CodingHighway     Archive     Books     Resume     About

Playing with strings in Hackerrank - The Reverse Shuffle Merge problem

How I tackled a tough challenge on Hackerrank


Hackerrank is a great resource for CS students and enthusiasts to keep their coding and algorithmic skills on top. It literally has thousands of problems on different CS fields, ranked by how hard they are (although sometimes not very accurately). There's just a small annoying problem though: some of the most fun and hardest exercises have terrible editorials. Problem editorials are supposed to explain the solution, but in the case of hackerrank, more often than not, editorials consist of 2 or 3 paragraphs of poor quality English with a very rough and high-level view of the solution, leaving out extremely important details. In fact, the high-level view is not that hard to grasp - the magic is how to do it efficiently. As if that wasn't enough, the author seems to think that anyone can understand his sloppy, unmaintainable, messy and obnoxious code without spending at least 2+ hours trying to figure out What The Hell Is This. As such, the reader is usually told to "refer to the code for further details". Yeah, right. Good luck with that.

In fact, this is what bugs me about competitive programming: it encourages bad practice and bad code. Not in the sense of inefficient code, more like unreadable code. And the problem is that it's code that will be used once, and so whoever keeps writing it is never going to experience the consequences and the nightmare of maintaining it. This is why I think competitive programming per se, without any other side projects, may be harmful. You basically write throw-away code.

Anyway, getting back on track: I was doing some practice and found the Reverse Shuffle Merge problem:

Given a string S, we define some operations on the string as follows:

a. reverse(S) denotes the string obtained by reversing the string S. Eg: reverse("abc") = "cba"

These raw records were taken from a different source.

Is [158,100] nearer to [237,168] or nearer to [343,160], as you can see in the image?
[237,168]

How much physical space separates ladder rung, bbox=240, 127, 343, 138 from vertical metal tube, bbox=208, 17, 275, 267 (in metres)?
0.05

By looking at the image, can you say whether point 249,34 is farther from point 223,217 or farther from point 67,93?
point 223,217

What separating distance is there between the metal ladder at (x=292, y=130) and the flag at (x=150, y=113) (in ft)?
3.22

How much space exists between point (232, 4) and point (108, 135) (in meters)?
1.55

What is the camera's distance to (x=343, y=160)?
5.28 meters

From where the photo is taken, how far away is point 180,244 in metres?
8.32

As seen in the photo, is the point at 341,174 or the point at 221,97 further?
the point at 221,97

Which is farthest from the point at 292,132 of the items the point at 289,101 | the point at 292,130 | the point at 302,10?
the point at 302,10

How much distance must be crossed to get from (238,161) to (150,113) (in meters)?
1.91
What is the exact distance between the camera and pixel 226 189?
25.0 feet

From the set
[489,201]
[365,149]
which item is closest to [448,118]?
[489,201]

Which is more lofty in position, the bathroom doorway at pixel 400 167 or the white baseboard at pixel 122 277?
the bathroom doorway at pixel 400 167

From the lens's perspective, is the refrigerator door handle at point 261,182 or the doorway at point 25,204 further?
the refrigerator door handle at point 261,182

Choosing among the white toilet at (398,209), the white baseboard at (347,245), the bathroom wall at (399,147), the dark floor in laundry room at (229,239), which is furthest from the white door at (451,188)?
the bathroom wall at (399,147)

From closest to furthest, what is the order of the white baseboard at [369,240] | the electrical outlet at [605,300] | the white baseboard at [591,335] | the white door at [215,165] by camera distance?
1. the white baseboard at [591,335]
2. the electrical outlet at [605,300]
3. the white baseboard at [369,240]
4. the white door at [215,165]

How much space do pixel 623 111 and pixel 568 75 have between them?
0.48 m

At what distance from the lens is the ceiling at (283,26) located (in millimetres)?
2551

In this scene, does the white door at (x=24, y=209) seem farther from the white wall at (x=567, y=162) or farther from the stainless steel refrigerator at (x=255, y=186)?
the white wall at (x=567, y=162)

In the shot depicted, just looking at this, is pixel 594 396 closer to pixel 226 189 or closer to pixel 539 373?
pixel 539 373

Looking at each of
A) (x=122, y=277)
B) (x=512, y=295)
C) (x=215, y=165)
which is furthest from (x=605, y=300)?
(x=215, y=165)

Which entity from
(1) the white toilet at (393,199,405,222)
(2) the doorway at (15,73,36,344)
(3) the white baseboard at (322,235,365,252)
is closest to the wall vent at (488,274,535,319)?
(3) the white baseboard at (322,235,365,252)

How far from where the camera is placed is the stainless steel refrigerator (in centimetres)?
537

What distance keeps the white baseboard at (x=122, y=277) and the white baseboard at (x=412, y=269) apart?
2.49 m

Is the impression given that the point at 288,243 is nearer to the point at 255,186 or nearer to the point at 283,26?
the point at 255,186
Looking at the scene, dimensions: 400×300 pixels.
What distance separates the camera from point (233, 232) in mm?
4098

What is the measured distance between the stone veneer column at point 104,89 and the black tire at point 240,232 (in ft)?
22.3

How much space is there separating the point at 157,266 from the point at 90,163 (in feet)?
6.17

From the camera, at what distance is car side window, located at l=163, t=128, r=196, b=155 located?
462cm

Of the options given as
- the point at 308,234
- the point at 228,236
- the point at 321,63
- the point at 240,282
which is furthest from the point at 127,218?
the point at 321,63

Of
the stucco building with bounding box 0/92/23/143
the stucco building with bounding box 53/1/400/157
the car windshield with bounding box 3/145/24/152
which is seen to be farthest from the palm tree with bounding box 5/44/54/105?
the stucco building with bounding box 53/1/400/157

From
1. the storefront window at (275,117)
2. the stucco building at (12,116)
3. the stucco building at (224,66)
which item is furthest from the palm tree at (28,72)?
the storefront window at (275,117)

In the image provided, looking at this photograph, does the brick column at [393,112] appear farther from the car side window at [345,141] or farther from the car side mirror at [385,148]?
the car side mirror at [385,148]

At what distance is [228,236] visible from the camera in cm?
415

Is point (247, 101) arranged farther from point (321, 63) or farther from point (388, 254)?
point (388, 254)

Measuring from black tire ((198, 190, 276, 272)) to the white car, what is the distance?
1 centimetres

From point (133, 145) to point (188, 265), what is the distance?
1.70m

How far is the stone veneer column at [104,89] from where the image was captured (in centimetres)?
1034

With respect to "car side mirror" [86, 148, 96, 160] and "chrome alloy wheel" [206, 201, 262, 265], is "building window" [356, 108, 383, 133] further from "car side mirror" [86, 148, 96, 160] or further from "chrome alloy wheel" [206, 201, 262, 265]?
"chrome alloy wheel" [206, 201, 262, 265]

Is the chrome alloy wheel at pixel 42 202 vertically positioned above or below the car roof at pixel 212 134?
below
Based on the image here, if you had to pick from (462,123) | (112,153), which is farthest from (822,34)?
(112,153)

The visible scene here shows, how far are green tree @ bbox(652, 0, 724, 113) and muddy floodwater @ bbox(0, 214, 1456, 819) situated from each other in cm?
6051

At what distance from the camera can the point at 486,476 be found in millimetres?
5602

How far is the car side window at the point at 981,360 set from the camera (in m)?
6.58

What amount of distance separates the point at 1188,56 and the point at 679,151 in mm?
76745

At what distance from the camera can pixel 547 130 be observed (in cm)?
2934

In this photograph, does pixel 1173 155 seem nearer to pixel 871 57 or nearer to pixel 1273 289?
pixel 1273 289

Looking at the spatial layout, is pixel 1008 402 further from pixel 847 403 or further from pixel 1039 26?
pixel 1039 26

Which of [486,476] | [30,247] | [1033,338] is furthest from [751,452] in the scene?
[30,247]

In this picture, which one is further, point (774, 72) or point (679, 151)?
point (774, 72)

b. shuffle(S) denotes any string that's a permutation of the string S. Eg: shuffle("god") ∈ {'god', 'gdo', 'ogd', 'odg', 'dgo', 'dog'}

c. merge(S1,S2) denotes any string that's obtained by interspersing the two strings S1 and S2, maintaining the order of characters in S1 and S2. Eg: S1 = "abc" & S2 = "def", one possible result of merge(S1,S2) could be "abcdef", another could be "abdecf", another could be "adbecf", and so on.

Given a string S, find the lexicographically smallest string A such that S ∈ merge(reverse(A), shuffle(A)).

Input format A single line containing the string S

Output format A string which is the lexicographically smallest valid A

Constraints: S contains only lowercase English alphabets. The length of string S is <= 10000

It's an interesting problem, and unlike many other problems, even a brute force solution doesn't immediately come to mind.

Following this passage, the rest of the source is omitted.